Jane Withers charms CINECON in “This is the Life” 2

Film

She wasn’t as pretty as her compatriot at 20th Century Fox, Shirley Temple. Both girls had high energy and talent to burn. But child star Jane Withers had something extra: disarming credibility.

Appearing in person at a screening of her surprisingly moving film, “This is the Life” (Fox, 1935, dir: Marshall Neilan), Withers approached the microphone at Cinecon, the connoisseur’s festival of rarely screened films, with a characteristic bubbly, “Howdy, everybody!”

There’s not a shy bone in the 84-year-old former child star’s body. She gabbed in delight: “I’ve been coming to the Egyptian Theater since it opened. I used to go to the movies in 1932-33 with the kids I did extra work with. They sat us up in the balcony because the audience would cause a ruckus if they saw me.”

“I have a pretty heavy schedule at 84. And I’m the luckiest lady. I have had more fun. Not everyone started working at age 3.”

“This is the Life,” is an oddly affecting backstage drama about a child actress. Withers plays Geraldine Rivier, a bundle of talent whose stage career her foster parents milk for profit. In the heartbreaking opening scene, little Gerry gazes forlornly at normal kids frolicking outside her hotel window. Her abusive foster mom forces her to practice her tap-dance routine. With minimal action, Withers conveys the tedium and dull repetitions of her existance. Gerry soon runs away from home, glomming onto a vagabond, Michael, a Depression-era archetype played with great cinematic fluidity by an extremely handsome actor, Johnny McGuire.

Johnny McGuire — whoever even heard of him? A Hollywood star lost in the shuffle — a CINECON find.

“This is the Life” tantalizes for several reasons. The film provides a fascinating anthropological tour through an American cultural and physical landscape that exists no longer. When Withers and Michael head out to California, they stow away in a railroad freight car. Seized by second thoughts about taking on his young charge, he abandons Withers while she sleeps. Discovering that he’s left, she races after him, accusing him in fervent, direct confrontation:

Michael: “This isn’t the sort of life for you.”
Geraldine: “Oh yes it is, and I’m going with you. That was a dirty trick running out on me!”

The scene packs maximum emotion. When Michael later sacrifices his freedom on her behalf, and the police cart him away, she turns to her keeper and bursting into tears, laments, “You don’t understand. I love him.”

The tender attachment of an 8-year-old girl to a grown man — wouldn’t get started today.

What a triumph for Jane Withers to witness a theater full of wizened cinephiles hanging on her skilled performance of 75 years ago.

2 thoughts on “Jane Withers charms CINECON in “This is the Life”

  1. debra Sep 14,2010 1:01 pm

    https://artsmeme.com/2010/05/05/musuraca-put-the-noir-in-film-noir/
    Joel, thanks a lot for this reminder.

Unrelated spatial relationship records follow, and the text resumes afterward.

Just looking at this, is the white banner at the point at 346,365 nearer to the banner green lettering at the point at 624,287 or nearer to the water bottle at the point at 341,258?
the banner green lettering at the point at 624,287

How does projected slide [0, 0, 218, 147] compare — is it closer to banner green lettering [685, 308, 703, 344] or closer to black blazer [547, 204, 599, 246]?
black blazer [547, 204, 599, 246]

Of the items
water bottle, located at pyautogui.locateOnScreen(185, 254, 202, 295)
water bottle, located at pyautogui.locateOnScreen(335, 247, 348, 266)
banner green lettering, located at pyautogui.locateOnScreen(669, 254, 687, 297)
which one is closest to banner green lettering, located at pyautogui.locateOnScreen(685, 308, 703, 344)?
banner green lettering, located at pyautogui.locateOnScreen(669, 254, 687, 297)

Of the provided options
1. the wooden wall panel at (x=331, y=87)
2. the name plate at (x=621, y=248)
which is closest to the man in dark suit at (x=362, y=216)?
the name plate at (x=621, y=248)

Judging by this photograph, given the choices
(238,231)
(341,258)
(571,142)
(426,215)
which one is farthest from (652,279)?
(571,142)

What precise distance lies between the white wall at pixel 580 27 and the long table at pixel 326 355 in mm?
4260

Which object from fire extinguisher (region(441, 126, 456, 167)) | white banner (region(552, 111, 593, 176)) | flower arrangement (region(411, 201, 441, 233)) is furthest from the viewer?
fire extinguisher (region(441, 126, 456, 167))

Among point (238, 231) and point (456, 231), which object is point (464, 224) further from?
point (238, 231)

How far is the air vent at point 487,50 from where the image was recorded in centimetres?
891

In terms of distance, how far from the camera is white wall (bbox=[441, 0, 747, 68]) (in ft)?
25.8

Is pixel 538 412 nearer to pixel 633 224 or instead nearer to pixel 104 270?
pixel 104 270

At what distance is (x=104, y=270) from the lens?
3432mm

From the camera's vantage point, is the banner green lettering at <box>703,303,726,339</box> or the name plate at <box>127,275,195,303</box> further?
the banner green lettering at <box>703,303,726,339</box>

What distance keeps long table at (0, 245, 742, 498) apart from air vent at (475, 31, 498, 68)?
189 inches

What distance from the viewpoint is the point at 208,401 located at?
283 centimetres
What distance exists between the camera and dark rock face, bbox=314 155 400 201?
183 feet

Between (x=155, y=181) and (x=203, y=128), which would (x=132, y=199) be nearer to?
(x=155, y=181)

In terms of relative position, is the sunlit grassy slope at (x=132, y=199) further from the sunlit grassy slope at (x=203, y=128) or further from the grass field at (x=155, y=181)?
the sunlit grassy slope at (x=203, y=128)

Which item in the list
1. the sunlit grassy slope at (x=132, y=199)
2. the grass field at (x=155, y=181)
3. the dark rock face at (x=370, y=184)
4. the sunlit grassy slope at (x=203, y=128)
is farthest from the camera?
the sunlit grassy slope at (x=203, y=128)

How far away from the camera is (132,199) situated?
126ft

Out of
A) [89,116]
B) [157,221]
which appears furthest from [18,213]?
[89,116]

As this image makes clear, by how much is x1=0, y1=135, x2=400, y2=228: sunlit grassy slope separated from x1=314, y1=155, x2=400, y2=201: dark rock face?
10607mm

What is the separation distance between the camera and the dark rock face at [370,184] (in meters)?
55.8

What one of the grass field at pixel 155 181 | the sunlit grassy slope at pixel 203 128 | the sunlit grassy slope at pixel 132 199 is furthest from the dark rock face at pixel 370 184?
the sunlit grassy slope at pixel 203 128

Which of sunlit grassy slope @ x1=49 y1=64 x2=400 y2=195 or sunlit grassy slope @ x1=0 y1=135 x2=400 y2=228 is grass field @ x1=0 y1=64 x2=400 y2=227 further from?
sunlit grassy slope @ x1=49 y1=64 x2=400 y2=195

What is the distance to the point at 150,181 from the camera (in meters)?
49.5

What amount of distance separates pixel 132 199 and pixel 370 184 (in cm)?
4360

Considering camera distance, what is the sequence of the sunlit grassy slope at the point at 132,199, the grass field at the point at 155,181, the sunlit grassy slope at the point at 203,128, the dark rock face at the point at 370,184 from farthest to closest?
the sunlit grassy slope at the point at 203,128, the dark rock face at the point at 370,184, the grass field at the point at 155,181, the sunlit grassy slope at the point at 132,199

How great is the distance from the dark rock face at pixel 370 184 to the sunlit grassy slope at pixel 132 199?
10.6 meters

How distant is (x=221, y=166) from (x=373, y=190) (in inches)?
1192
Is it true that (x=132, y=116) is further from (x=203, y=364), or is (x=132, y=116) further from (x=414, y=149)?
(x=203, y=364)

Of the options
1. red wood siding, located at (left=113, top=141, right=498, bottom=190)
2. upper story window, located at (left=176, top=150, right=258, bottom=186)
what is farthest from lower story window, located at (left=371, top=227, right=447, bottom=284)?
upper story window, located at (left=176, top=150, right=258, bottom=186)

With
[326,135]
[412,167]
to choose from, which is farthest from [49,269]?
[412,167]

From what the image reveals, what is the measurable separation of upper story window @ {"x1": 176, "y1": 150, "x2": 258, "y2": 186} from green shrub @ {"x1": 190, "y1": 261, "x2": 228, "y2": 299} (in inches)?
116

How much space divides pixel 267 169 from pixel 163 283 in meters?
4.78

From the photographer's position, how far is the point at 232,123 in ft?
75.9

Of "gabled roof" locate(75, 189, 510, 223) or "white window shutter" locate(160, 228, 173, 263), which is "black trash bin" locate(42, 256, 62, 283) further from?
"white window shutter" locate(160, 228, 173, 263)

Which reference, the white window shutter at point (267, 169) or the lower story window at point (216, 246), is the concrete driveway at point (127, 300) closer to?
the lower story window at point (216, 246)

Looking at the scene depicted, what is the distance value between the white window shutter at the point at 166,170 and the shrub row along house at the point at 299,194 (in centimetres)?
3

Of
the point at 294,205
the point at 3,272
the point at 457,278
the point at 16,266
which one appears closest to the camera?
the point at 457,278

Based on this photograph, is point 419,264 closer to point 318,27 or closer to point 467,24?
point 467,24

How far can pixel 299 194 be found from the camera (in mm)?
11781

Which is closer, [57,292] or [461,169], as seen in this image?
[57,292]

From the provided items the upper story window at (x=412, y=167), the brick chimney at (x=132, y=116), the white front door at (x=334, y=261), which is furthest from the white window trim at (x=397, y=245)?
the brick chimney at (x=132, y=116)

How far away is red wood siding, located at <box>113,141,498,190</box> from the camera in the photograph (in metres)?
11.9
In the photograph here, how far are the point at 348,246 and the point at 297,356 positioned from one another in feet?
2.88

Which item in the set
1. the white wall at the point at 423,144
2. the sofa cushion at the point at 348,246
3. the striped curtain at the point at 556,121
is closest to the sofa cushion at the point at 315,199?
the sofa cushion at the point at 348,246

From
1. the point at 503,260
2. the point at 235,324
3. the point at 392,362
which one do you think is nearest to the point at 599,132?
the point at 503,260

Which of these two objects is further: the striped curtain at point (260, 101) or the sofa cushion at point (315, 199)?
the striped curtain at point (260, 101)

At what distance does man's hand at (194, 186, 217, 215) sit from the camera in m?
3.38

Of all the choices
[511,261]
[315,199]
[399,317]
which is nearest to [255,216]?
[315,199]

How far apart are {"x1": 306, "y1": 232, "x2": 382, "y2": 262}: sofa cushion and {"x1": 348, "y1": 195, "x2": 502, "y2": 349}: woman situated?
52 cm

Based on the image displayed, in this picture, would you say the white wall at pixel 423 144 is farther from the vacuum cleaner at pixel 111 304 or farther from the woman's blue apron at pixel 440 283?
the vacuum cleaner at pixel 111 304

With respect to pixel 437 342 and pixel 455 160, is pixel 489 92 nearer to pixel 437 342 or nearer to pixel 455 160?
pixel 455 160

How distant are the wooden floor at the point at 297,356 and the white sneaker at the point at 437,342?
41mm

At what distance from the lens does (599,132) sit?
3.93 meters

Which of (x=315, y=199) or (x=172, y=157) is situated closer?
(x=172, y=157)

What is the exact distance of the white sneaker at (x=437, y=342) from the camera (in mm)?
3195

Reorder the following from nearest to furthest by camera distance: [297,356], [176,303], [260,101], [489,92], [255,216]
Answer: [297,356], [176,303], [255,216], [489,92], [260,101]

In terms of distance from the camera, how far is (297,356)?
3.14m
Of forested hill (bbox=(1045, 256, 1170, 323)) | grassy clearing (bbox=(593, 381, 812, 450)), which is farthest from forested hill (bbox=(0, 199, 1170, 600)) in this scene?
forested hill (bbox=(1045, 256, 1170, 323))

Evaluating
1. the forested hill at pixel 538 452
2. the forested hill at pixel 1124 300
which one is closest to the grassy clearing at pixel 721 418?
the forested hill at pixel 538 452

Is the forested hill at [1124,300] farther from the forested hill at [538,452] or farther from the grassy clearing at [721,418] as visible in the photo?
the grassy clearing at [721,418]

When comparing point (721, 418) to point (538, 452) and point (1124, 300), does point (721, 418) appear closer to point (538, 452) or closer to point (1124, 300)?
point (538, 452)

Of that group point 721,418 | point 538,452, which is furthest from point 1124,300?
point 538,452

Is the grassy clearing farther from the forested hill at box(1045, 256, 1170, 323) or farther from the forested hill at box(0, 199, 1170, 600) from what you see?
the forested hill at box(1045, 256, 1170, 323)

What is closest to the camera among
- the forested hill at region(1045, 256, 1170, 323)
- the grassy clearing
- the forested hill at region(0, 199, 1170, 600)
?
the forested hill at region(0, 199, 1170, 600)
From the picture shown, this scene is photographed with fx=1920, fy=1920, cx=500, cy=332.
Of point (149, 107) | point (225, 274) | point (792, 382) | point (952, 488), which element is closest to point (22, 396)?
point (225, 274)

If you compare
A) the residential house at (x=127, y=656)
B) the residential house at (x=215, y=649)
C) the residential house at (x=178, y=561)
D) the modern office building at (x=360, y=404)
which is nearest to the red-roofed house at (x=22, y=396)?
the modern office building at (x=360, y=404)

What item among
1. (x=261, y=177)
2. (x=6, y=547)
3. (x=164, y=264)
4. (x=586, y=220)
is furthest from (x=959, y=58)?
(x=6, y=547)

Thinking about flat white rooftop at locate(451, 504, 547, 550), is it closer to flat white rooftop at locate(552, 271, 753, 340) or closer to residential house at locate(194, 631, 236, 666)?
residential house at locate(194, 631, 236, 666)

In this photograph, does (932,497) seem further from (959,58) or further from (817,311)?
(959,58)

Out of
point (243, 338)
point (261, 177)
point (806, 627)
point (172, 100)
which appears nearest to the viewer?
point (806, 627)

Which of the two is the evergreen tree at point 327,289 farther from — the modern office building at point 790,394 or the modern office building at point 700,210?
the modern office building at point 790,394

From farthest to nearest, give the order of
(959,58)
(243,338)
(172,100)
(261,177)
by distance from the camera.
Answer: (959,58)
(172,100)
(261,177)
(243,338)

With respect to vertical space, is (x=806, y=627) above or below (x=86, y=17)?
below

You are a great advocate for this film! Debra L.

  2. Joel Bellman Sep 14,2010 12:44 pm

    “Johnny McGuire — whoever even heard of him? A Hollywood star lost in the shuffle — a CINECON find.”

    Eh – not exactly. Who could forget “Stranger on the Third Floor” (1940) – the first authentic film noir, which recently screened in LACMA’s retrospective for cinematographer Nicholas Musuraca. John McGuire played the lead, another “Michael” who was reporter Mike Ward. Looking very much the same as here, in fact. Here he looks like he’s in a restaurant or bar, in “Stranger” he was always in that coffee shop with “Jane.”